*TEXT PROVIDED*
=-=-=-=-=

Pfizer is proud to recognize the organizations selected for this cycle’s SCALE Grants. These awardees have shown outstanding leadership and strategic vision in helping address critical gaps in care, strengthen community health infrastructure, and scale evidence‑based policy interventions. Awardees include:

Data Collection/Surveillance

  • As One Foundation
    SCALE AS ONE Voice Pilot Project
    This project helps ensure that community perspectives guide both the launch and long‑term effectiveness of Texas’ first sickle cell registry (created under House Bill 107). By strengthening education, enrollment preparedness, and trust, it tests scalable approaches for community engagement, culturally relevant communication, and policy‑driven feedback mechanisms.
     
  • Loma Linda University
    Harnessing Geospatial Mapping to Inform Policy and Overcome Access Barriers to Sickle Cell Centers of Excellence in Southern California
    The project uses geospatial analytics to map where people with sickle cell disease (SCD) live in Southern California relative to NASCC Centers of Excellence and affiliated clinics, identifying care gaps and access barriers such as travel time and socioeconomic factors. The findings will be translated into an advocacy-focused report and policy brief to inform decision makers and establish a scalable health policy model nationwide.

=-=-=-=-=

*STORED DATA*
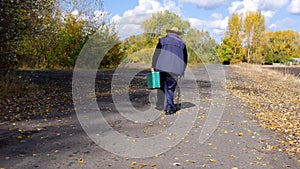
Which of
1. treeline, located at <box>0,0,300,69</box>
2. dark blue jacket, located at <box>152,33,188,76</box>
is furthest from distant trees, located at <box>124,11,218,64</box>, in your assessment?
dark blue jacket, located at <box>152,33,188,76</box>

=-=-=-=-=

*TASK REQUIREMENTS*
1. According to the SCALE Grants text, under which House bill was Texas' first sickle cell registry created?
2. Summarize the SCALE Grants text in two sentences.
3. Please go on with the SCALE Grants text from the point where it stops.

*PER-TASK ANSWERS*
1. House Bill 107.

2. Pfizer recognizes the organizations selected for this cycle's SCALE Grants for their leadership and strategic vision in addressing critical gaps in care, strengthening community health infrastructure, and scaling evidence-based policy interventions. Under data collection and surveillance, the As One Foundation's project helps community perspectives guide Texas' first sickle cell registry, while Loma Linda University's project maps where people with sickle cell disease in Southern California live relative to NASCC Centers of Excellence and affiliated clinics to identify care gaps and inform policy.

3.
     
  • NY Health & Hospitals
    NYC H+ H SCD CARE Connection
    This pilot is an innovative initiative in New York State to formally test an integrated Community Health Worker–Health Home case management model for people living with sickle cell disease. By evaluating clinical outcomes, care coordination gaps, and financial impact, the project will generate actionable evidence to support Medicaid reimbursement reform, inform implementation of the Sickle Cell Disease Comprehensive Care Act, and advance recognition of SCD as a single-qualifying condition for Health Homes—providing a policy-ready model for statewide and national adoption.

Assessment & Analysis

  • Bridges Point Inc.
    Community Assessment for Resources and Empowerment (CARE) Initiative
    The CARE Initiative is a patient‑led project designed to help capture community‑driven qualitative data on how social and structural factors—such as transportation barriers, stigma, housing instability, and food insecurity—affect access to sickle cell care. Through a short survey and town‑hall‑style focus groups, the project documents the real‑world experiences of patients and caregivers and supplements statewide surveillance efforts.
     
  • Sickle Cell Medical Advocacy Inc.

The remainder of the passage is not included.